Cleveland is going to be a very athletic team....They are improved..
Boston,Chi,Wsh,Phi,and Mil are all on the same level...


----------



## AUNDRE (Jul 11, 2005)

^^yeaa.... teams will be fighting for the 7, 8 spot... maybe even 6, 7, 8 spot...... this year will be the best in a while....


----------



## Shady* (Jul 3, 2005)

You have to worry less about what fits best and worry more about whats available.

Larry is the best available, Phil is the best.

Larry can get this job done, believe me, but he's no Phil Jackson....


----------



## USSKittyHawk (Jul 22, 2005)

Shadyballa8D12 said:


> You have to worry less about what fits best and worry more about whats available.
> 
> Larry is the best available, Phil is the best.
> 
> Larry can get this job done, believe me, but he's no Phil Jackson....


Yea you're right he isn't Phil...he coaches without the MJ's the Shaq's, and the Kobe's of the world. Let's see Phil coach a team without any major superstars.


----------



## Biggestfanoftheknicks (Apr 14, 2005)

This team lacks a lot of discipline and isn't ready to get over any humps, rather, there is a culture of sloth that needs to change.

In my opinion Larry Brown is one of the best coaches availabel to fix this.


----------



## Shady* (Jul 3, 2005)

Kitty said:


> Yea you're right he isn't Phil...he coaches without the MJ's the Shaq's, and the Kobe's of the world.

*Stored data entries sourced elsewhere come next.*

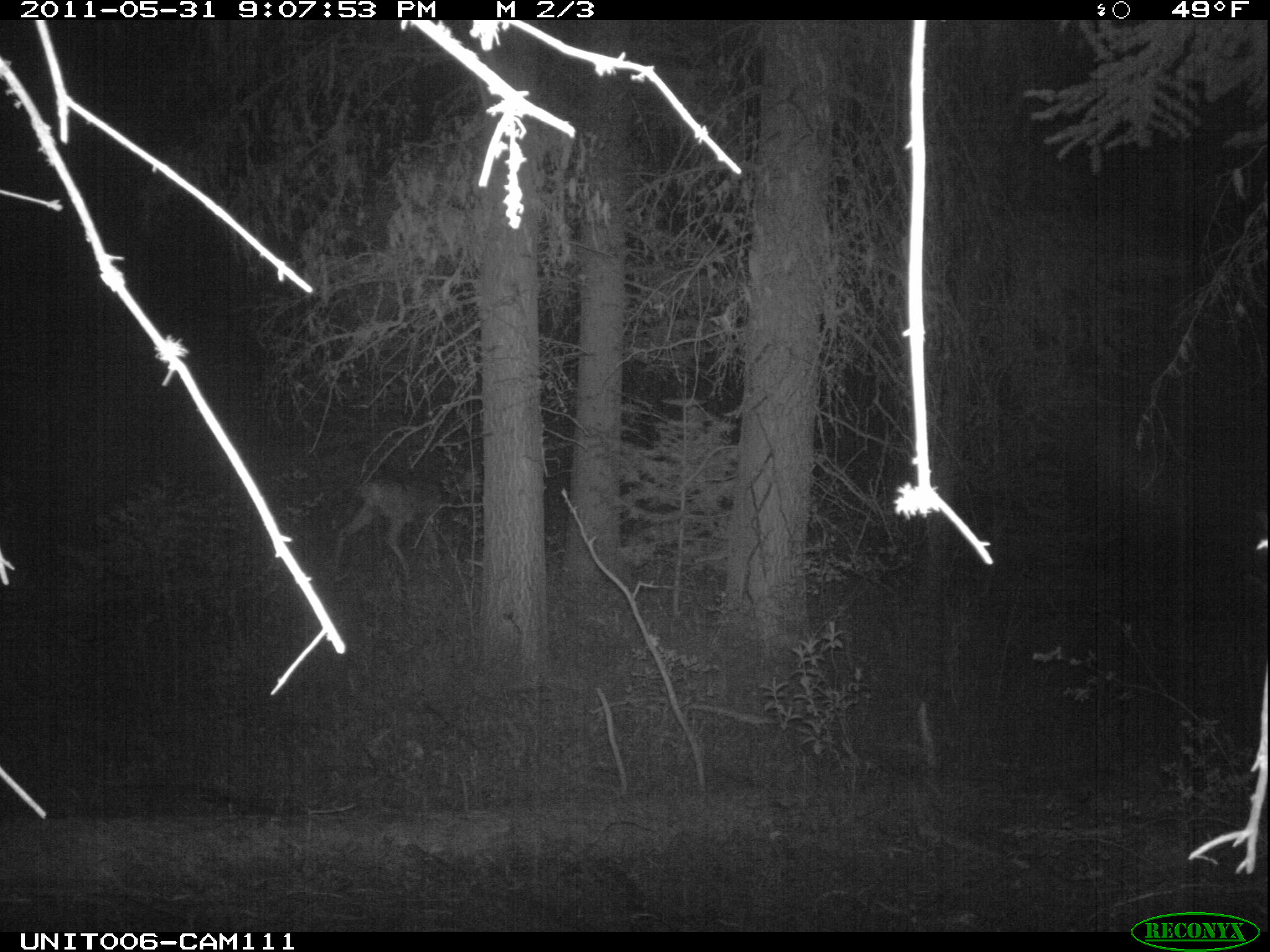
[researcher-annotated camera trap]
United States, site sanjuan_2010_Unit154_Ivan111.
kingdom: Animalia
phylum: Chordata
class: Mammalia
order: Artiodactyla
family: Cervidae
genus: Odocoileus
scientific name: Odocoileus hemionus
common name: mule deer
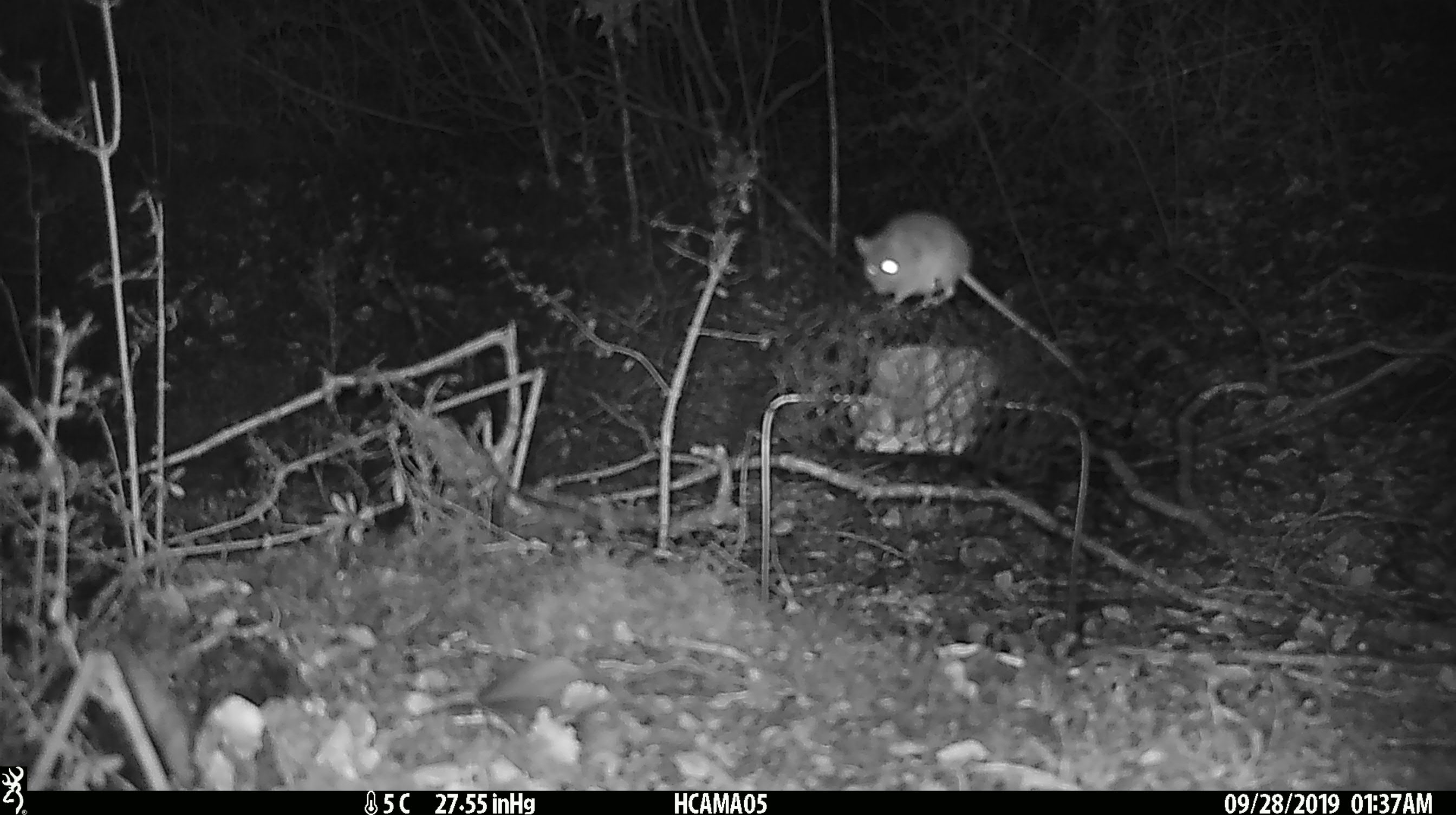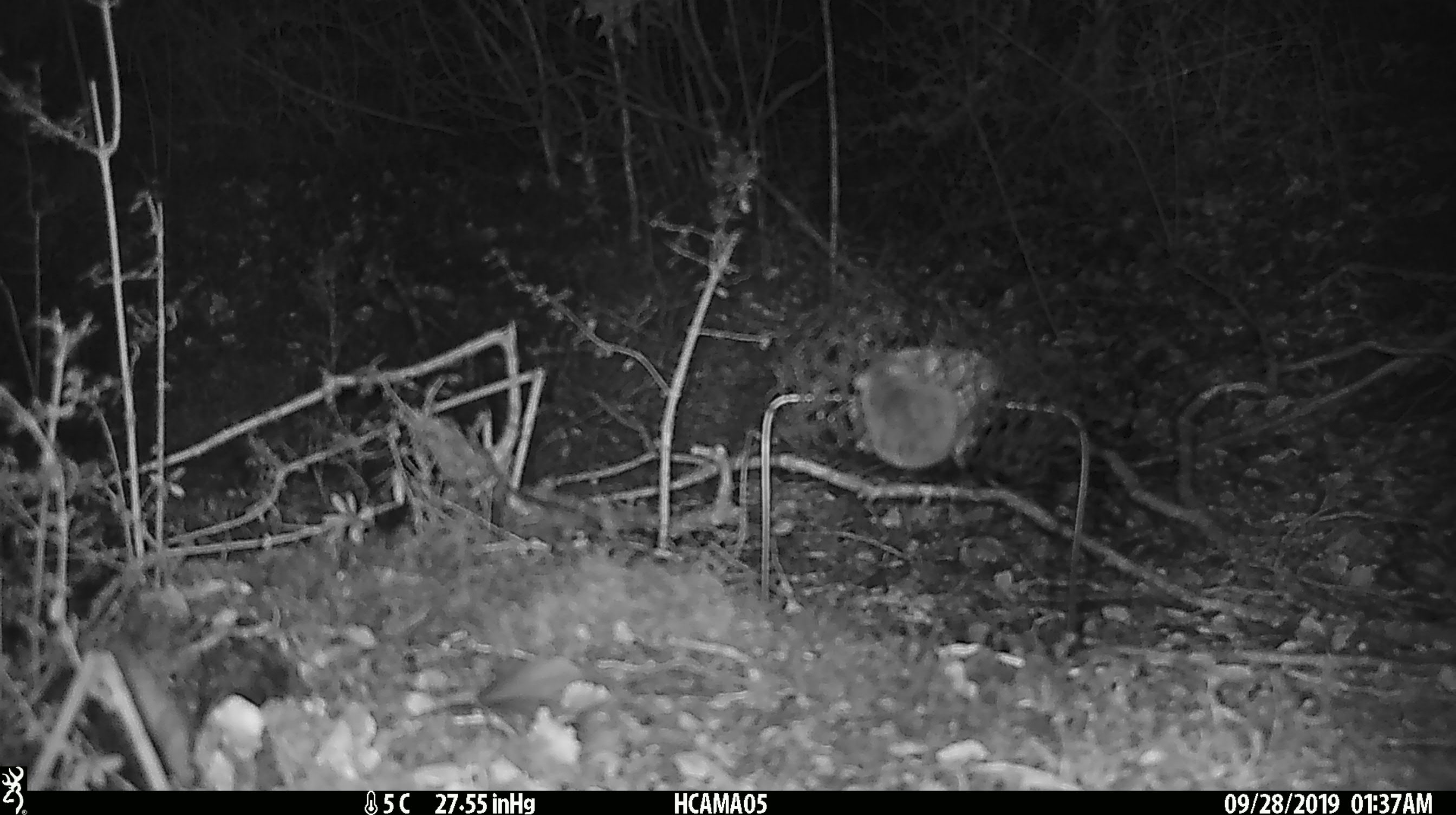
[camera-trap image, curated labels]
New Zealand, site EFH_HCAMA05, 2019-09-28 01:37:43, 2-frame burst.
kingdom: Animalia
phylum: Chordata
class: Mammalia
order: Rodentia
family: Muridae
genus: Mus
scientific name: Mus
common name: mouse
Mouse (Mus).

Let's see Phil coach a team without any major superstars.


Never!


----------



## Truknicksfan (Mar 25, 2005)

Even if I had a chocie at either Phil or Larry my pick for this team would have been no doubt Larry cause phil couldnt coach this team. :angel:


----------



## njnets21 (May 29, 2005)

siK_sTyLeZz said:


> i mean hes defenitly a great coach... but on ESPN they were talking about there would be times where he wouldnt be there for a few weeks from time to time.........
> 
> 
> so yall actually think they can actually make it into the playoffs???....
> ...


i think i agree with your seedings there except for a couple minor things. i dont see Boston being that high and also, if the teams went in this order for records, the Nets would be #3 and not 4 as they would be division champs. good analysis though.


----------



## Air Fly (Apr 19, 2005)

Biggestfanoftheknicks said:


> This team lacks a lot of discipline and isn't ready to get over any humps, rather, there is a culture of sloth that needs to change.
> 
> *In my opinion Larry Brown is one of the best coaches availabel to fix this.*


I agree, i've always liked Brown as a coach....he's my all time fav and i think he's the best in the buisness right now. ( no disrepect to Carlise)


----------



## dynamiks (Aug 15, 2005)

siK_sTyLeZz said:


> i mean hes defenitly a great coach... but on ESPN they were talking about there would be times where he wouldnt be there for a few weeks from time to time.........
> 
> 
> so yall actually think they can actually make it into the playoffs???....
> ...


Yaa right. 5)Boston lost Walker and possibly Blount or LAfretz
And Clevland will be much higher.
Phi isn't going anywhere.
Ind isn't going to come in first with the lost of Reggie.
Washington is making playoff. 
Milwakke isn't.
Ny will be @ the 7th spot.


----------